The task: In the entries below, report every line that contains the word "green". Copy each such line in full.

Recorded data:
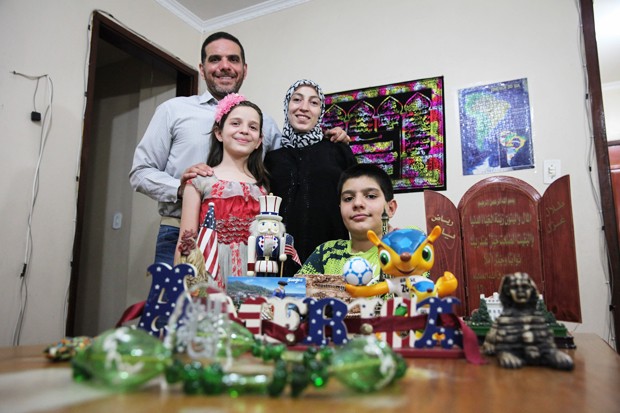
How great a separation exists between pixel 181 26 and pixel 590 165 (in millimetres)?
...
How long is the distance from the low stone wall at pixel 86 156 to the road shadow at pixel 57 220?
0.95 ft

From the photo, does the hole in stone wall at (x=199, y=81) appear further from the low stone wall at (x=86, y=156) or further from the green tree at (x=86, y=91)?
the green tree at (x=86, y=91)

The reply:
From the photo, does the hole in stone wall at (x=199, y=81) appear further from the low stone wall at (x=86, y=156) or further from the green tree at (x=86, y=91)?
the green tree at (x=86, y=91)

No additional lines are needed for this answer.